## PAGE EXCERPT
⌘+k ctrl+k
Search Shortcut cmd + k | ctrl + k
Aggregate Functions

Examples

Produce a single row containing the sum of the amount column:

SELECT sum(amount)
FROM sales;

Produce one row per unique region, containing the sum of amount for each group:

SELECT region, sum(amount)
FROM sales
GROUP BY region;

Return only the regions that have a sum of amount higher than 100:

SELECT region
FROM sales
GROUP BY region
HAVING sum(amount) > 100;

Return the number of unique values in the region column:

SELECT count(DISTINCT region)
FROM sales;

Return two values, the total sum of amount and the sum of amount minus columns where the region is north using the FILTER clause:

SELECT sum(amount), sum(amount) FILTER (region != 'north')
FROM sales;

Returns a list of all regions in order of the amount column:

SELECT list(region ORDER BY amount DESC)

## RECORDED INFORMATION
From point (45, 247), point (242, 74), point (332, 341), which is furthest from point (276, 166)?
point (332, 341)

## TASKS TO CARRY OUT
A – On the aggregate functions page, which clause limits the output to regions whose sum of amount is higher than 100?
B – Repeat the part of the aggregate functions page that opens with the words containing "SELECT count(DISTINCT region)" and closes with "BY amount DESC)".
C – Translate this sentence from the aggregate functions page into Spanish: "Return the number of unique values in the region column."
Nothing in the listing is needed here.

## RESPONSE LIST
A – The HAVING clause, written as HAVING sum(amount) > 100.

B –
SELECT count(DISTINCT region)
FROM sales;

Return two values, the total sum of amount and the sum of amount minus columns where the region is north using the FILTER clause:

SELECT sum(amount), sum(amount) FILTER (region != 'north')
FROM sales;

Returns a list of all regions in order of the amount column:

SELECT list(region ORDER BY amount DESC)

C – Devuelve el número de valores únicos de la columna region.